KEVIN KUSATSU, 39
Co-founder, TMWRK
ANDREW MCINNES, 35
Co-founder/CEO, TMWRK
At a time when many DJ-producers are scrambling to keep up with dance music’s ever-shifting dynamics, Andrew McInnes and Kevin Kusatsu of management company TMWRK are asking a more optimistic question: What can’t they do?

It’s telling that their star artist, Diplo, is bigger and more ubiquitous than ever, continuing his evolution from meme-magnet mega-DJ into one of pop’s top innovators. In 2018, he introduced two new genre-bending side projects: pop outfit LSD with Sia and Labrinth (whose debut album will drop April 12) and disco-house duo Silk City with Mark Ronson, a 2019 Grammy winner for “Electricity” (featuring Dua Lipa). In April, Diplo will spin at Southern California’s Stagecoach country festival, and McInnes promises that soon, “Major Lazer is coming back.”
But TMWRK has never relied on one big name. By seeking out adventurous acts like A-Trak and Cashmere Cat, it built a robust roster made up of the scene’s rare career artists. “We like to throw the rule book out,” says McInnes. “The worst thing you can do is make the same record over and over again.” That approach not only protected TMWRK when former parent company SFX collapsed in 2016, but helped it emerge stronger than ever, with artists well-suited to the industry’s renewed focus on live and experimental music.

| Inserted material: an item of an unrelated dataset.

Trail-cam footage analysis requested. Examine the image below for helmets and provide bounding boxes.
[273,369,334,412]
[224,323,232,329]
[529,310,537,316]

“We always felt we had people who were evergreen in their abilities to make music,” says McInnes by phone from his home in New York’s Hamptons. “There’s a difference between the bubble bursting and the market correcting itself. It feels like maybe the market now is correct.”
For McInnes, the business lead who works out of New York, and Kusatsu, the content whiz in Los Angeles, the key is signing multimedia-savvy “Renaissance men and women.” TMWRK’s current projects include taste-making record labels, traveling mini-festivals, a DJ competition (Goldie Awards), TV (Viceland’s What Would Diplo Do?) and movies (Apple Music documentary Give Me Future, about Major Lazer’s trip to Cuba).
Now, that group includes more than just dance artists. In the past two years, TMWRK signed Animal Collective, TV on the Radio and Dirty Projectors, among other left-of-center acts — “an ambitious person in every subgenre,” as McInnes puts it. In February, the company signed Grammy-winning singer-songwriter Sturgill Simpson. McInnes will manage him personally, though he stresses that expanding TMWRK’s scope doesn’t mean it’s leaving dance music behind. “Sturgill and [Diplo] are in a mutual admiration society,” he says. “We’re looking ahead.”